人間にはそれぞれ個性があります。OEの特性も個性と受け止め、子どもの考え方や感じ方を見つめてみてはいかがでしょうか。また、子どもの持つOEの性質が分かると、考え方や感じ方に対する対応や対策ができる場面も多くなるはずです。
周りから浮いてしまい辛い
突然みんなと違うことを始めてしまったり、自分の伝えたいことを一方的に話してしまったり。刺激や恐怖を感じるもの、嬉しいことや楽しいできごとに激しく反応し、周囲を驚かせてしまうことも珍しくありません。
変わっている、神経質という印象を持たれ、クラスやお友だちの中で浮いてしまったり、距離を置かれてしまったりして、親子で辛い思いをすることもあります。同じようにOEを持つ子どもやその親との交流は、子ども同士だけではなく親にとっても心強いものになります。
共感することの大切さ
親が戸惑うような子どもの行動や反応はOEの性質だと理解し、常に多くの感覚情報や刺激を受けている分、なるべくリラックスできる環境を作ってあげたいですね。例えば、考え事をしながらウロウロしていても、「座りなさい」と怒るより「なにか楽しいことを考えてるの?」「ワクワクすると落ち着かなくなるよね」とポジティブな声掛けを心がけます。
怖い映画を観て泣きじゃくる子どもへは、「ママもドキドキしちゃった」「ママとパパはいつでも傍にいるからね」と、子どもの気持ちを受け止める言葉をかけるようにしましょう。
親が子どもの考えや感じていることへの共感は、OEの子どもの安心感に繋がりとても大切です。
また、同じように高い知的能力や想像力、感性を持つ子どもと一緒に過ごすことで、「共感できる人がいる」「仲間がいる」と感じられ、自己否定や孤独感が減ります。

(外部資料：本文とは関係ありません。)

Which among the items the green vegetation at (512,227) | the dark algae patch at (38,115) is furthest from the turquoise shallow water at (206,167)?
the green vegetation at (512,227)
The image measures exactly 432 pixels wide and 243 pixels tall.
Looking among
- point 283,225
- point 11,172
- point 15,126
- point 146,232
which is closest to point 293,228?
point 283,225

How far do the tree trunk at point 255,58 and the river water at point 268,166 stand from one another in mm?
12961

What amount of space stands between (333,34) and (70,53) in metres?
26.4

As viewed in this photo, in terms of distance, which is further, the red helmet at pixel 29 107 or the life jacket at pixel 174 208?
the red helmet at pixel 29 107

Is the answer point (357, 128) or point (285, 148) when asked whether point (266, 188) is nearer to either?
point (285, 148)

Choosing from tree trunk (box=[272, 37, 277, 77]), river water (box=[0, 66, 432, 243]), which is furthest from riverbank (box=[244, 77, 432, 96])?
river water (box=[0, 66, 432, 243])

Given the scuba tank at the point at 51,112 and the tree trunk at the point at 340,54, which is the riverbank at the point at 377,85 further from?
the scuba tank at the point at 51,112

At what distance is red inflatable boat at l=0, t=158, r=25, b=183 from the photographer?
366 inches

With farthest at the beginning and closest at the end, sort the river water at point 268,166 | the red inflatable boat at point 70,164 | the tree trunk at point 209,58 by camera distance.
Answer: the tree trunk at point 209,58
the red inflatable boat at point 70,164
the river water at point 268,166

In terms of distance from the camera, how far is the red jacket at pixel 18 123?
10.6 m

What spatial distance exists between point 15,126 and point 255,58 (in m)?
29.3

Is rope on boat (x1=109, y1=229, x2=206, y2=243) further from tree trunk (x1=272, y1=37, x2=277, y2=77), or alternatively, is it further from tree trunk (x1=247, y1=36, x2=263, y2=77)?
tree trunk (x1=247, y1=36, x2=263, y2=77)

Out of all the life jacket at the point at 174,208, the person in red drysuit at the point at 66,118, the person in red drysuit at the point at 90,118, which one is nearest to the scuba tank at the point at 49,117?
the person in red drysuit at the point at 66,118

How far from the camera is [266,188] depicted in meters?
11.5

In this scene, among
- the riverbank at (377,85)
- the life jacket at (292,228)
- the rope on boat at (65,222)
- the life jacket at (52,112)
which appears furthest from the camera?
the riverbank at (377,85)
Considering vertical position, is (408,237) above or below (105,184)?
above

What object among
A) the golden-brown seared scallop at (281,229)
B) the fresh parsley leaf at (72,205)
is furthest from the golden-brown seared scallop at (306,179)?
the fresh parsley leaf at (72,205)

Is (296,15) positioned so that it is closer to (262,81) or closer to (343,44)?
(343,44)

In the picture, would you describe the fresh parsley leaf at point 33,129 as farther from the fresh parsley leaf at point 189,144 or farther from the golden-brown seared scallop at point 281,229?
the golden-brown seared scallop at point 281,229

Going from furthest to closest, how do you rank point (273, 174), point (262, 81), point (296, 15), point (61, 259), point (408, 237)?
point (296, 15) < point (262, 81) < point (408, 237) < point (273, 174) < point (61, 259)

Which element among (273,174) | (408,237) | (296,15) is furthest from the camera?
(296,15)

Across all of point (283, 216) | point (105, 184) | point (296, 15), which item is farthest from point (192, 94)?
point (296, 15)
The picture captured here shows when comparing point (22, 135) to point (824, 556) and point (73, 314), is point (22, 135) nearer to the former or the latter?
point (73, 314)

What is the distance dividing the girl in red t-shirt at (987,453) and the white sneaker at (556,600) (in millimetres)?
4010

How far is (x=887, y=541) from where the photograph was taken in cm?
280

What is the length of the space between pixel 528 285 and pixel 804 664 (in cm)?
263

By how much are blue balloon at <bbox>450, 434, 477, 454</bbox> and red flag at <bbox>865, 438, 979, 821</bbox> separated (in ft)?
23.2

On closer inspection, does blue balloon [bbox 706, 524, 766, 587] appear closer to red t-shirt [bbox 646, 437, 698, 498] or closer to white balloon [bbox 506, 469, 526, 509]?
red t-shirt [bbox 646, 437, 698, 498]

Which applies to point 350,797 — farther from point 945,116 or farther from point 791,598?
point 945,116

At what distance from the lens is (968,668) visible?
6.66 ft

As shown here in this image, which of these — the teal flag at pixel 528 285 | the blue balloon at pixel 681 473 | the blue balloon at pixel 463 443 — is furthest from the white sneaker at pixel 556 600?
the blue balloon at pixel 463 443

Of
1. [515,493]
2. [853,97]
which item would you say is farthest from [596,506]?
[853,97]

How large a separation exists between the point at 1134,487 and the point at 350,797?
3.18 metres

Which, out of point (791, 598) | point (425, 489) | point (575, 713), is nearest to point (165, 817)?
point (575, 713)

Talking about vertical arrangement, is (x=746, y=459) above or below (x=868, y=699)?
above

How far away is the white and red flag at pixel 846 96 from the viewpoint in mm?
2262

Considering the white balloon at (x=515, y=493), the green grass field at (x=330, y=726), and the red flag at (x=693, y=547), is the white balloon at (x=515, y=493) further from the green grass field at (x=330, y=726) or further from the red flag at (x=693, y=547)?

OEの特性を持つ子どもにとって自分は一人じゃない、分かってくれる人がいると感じる体験は、自己肯定感やセルフイメージが高まる重要な時間となります。
OEの素晴らしい性質に目を向けよう
OEには、高い理解力や探求心の強さ、自由で独特な発想力など、多くの素晴らしい性質があります。それらの性質を発揮できる環境を与えることで、普通の人では思いつかないようなものを生み出す可能性があるのです。
OEの子どもは、いくつかの性質を併せ持ったり、ひとつの性質が強く出たりと様々です。自分の個性が理解され、知性や感性を伸ばす機会を得ることが、心の安定や充実した日々を過ごすために大切なことでしょう。